» YOUR GOAL
Duplicate the lines from the one with "From where the camera stands, which" up to and including the one with "Answer: pixel 910", keeping the pictures out of your answer.

(Scene question records)
* Begin *

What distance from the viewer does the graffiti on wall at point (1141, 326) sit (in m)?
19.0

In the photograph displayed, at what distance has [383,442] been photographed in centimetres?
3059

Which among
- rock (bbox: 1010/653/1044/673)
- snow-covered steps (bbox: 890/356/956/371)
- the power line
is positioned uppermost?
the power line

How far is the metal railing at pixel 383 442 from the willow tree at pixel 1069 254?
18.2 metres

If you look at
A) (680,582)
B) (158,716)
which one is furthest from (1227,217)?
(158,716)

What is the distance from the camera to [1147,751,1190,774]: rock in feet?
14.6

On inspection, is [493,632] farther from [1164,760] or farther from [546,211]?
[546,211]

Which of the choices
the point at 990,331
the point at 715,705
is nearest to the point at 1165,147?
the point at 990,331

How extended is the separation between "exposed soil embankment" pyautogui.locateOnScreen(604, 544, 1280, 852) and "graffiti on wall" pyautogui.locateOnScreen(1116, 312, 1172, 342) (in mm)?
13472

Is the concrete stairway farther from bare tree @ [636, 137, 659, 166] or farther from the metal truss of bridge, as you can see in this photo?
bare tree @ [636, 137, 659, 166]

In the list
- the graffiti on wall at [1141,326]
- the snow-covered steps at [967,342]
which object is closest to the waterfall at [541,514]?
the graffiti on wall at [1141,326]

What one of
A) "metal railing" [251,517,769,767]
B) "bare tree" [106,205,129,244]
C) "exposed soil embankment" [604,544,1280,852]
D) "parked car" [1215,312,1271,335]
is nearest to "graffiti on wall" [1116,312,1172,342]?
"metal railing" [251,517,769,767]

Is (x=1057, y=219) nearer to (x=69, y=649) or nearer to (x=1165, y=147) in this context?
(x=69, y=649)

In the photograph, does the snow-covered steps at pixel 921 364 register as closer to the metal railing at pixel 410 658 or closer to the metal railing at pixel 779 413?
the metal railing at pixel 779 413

* End *
* Begin *

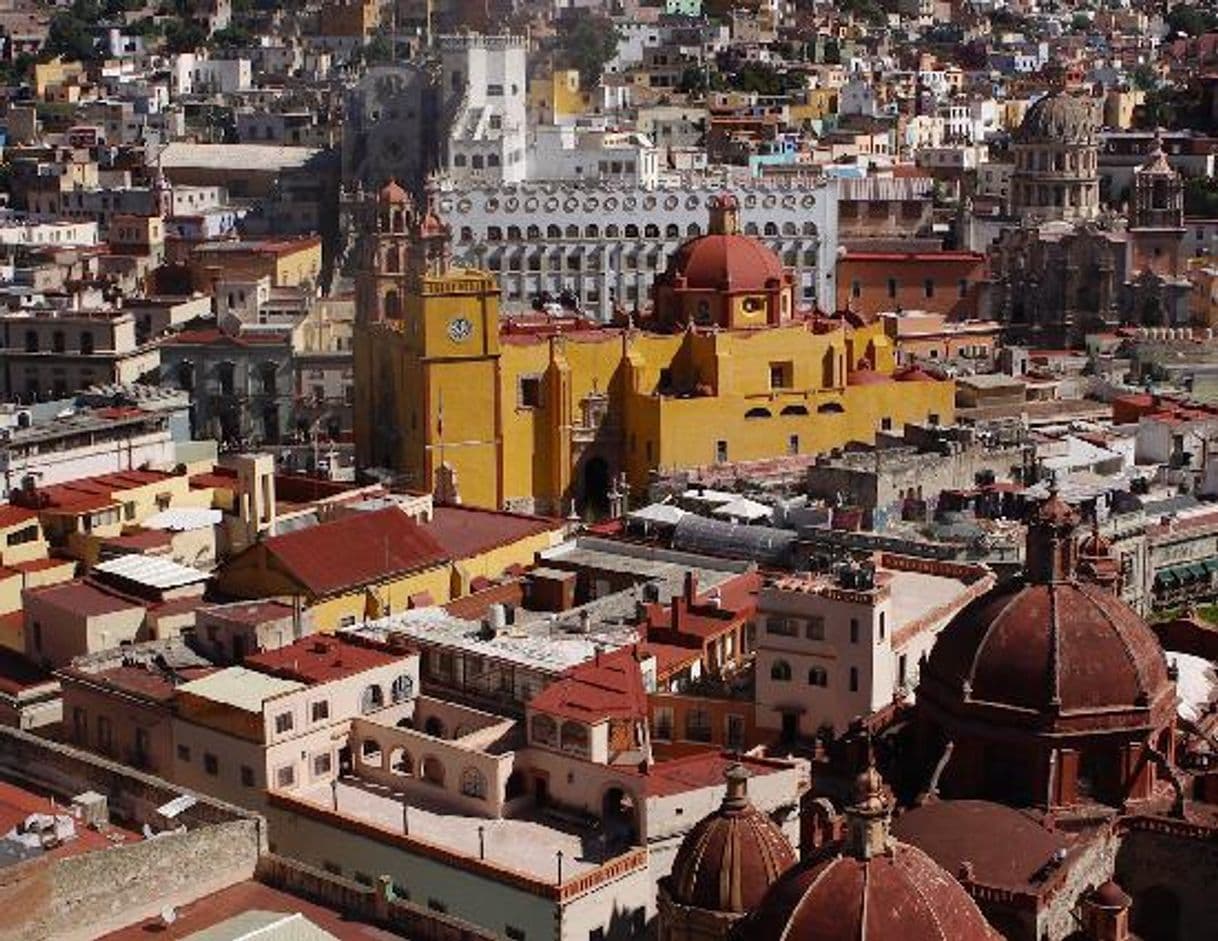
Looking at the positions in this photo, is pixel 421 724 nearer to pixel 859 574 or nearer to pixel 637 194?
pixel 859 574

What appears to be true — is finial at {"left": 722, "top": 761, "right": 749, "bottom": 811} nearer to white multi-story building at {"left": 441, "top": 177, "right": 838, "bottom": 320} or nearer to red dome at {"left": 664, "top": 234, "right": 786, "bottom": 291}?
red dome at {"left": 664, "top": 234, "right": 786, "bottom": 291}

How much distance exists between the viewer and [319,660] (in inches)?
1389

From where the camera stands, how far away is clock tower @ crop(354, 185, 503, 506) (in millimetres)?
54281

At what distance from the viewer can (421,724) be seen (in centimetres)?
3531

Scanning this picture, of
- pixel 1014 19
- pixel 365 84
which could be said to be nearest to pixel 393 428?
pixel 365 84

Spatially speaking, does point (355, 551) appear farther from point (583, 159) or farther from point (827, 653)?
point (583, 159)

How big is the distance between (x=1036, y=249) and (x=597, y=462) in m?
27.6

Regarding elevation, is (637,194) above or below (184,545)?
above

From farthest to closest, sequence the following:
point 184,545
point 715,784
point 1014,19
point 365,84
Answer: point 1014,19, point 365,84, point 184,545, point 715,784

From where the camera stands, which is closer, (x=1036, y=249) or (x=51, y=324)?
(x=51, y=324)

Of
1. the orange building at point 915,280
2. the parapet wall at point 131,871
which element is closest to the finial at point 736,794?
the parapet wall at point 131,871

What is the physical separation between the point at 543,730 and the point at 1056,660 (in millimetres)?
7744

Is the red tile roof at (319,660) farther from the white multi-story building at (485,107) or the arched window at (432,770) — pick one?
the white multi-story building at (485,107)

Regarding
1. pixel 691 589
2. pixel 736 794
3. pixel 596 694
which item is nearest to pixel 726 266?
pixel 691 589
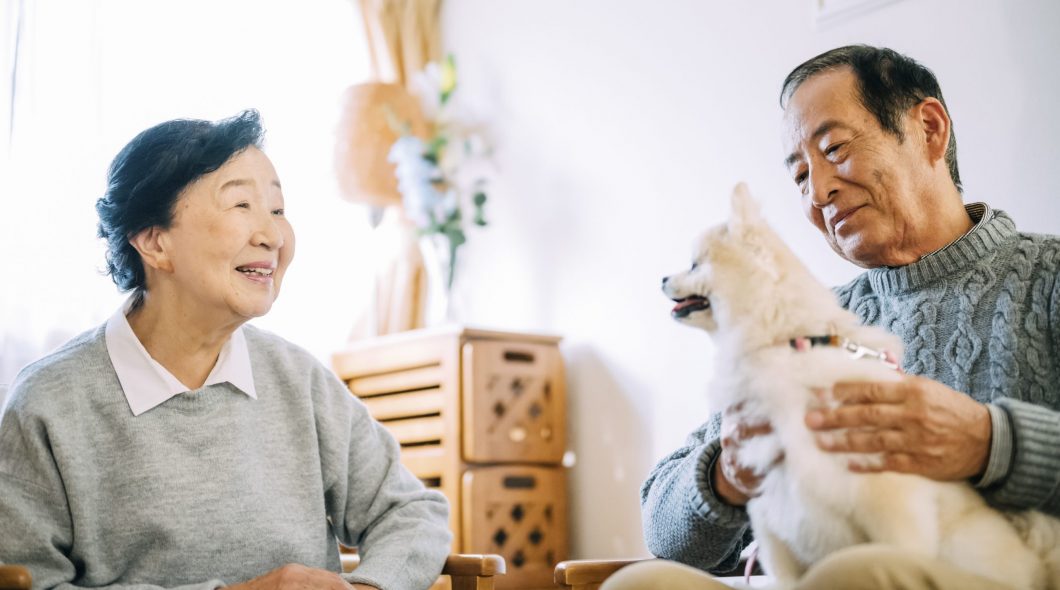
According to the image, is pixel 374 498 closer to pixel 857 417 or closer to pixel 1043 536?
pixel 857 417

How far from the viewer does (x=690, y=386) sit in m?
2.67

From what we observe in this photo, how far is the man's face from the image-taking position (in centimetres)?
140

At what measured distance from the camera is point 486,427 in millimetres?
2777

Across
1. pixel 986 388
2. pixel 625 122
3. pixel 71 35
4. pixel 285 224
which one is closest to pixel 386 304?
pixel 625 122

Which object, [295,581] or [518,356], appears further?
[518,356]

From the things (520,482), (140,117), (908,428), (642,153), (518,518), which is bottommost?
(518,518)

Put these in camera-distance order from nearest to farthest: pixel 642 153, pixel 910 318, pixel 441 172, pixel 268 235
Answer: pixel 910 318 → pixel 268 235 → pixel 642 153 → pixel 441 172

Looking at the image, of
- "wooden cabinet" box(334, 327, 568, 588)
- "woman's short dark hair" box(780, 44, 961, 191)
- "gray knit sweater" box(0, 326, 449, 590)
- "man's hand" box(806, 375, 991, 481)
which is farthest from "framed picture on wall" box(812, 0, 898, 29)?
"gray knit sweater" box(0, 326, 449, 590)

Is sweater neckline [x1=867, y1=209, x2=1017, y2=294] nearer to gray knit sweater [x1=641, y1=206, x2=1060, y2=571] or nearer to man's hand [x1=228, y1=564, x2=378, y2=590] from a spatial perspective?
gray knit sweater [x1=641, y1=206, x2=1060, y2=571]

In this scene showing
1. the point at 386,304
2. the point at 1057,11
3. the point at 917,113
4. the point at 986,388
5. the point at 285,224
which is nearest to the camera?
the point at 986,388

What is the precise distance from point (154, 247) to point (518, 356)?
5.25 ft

* End *

» ANSWER TO THIS TASK
From where the camera stands, which is closer, (x=1036, y=249) or (x=51, y=324)?
(x=51, y=324)

Of
1. the orange building at point 915,280
2. the parapet wall at point 131,871
which element is closest to the finial at point 736,794?
the parapet wall at point 131,871

What is the physical separation between the point at 543,730 and the point at 1056,660 (in millimetres)?
7744

Is the red tile roof at (319,660) farther from the white multi-story building at (485,107) or the arched window at (432,770) — pick one?
the white multi-story building at (485,107)

Regarding
1. pixel 691 589
2. pixel 736 794
3. pixel 596 694
which item is nearest to pixel 726 266?
pixel 691 589
According to the image, is pixel 374 498 closer to pixel 857 417 or closer to pixel 1043 536?
pixel 857 417

How far from the viewer does (x=690, y=386) sit in m?
2.67

From what we observe in this photo, how far is the man's face from the image-taking position (in centimetres)?
140

At what measured distance from the camera is point 486,427 in millimetres?
2777

Across
1. pixel 986 388
2. pixel 625 122
3. pixel 71 35
4. pixel 285 224
which one is closest to pixel 386 304?
pixel 625 122

Which object, [295,581] or [518,356], appears further?
[518,356]

From the things (520,482), (140,117), (908,428), (642,153), (518,518), which is bottommost?
(518,518)

Put these in camera-distance order from nearest to farthest: pixel 642 153, pixel 910 318, pixel 441 172, pixel 268 235
Answer: pixel 910 318 → pixel 268 235 → pixel 642 153 → pixel 441 172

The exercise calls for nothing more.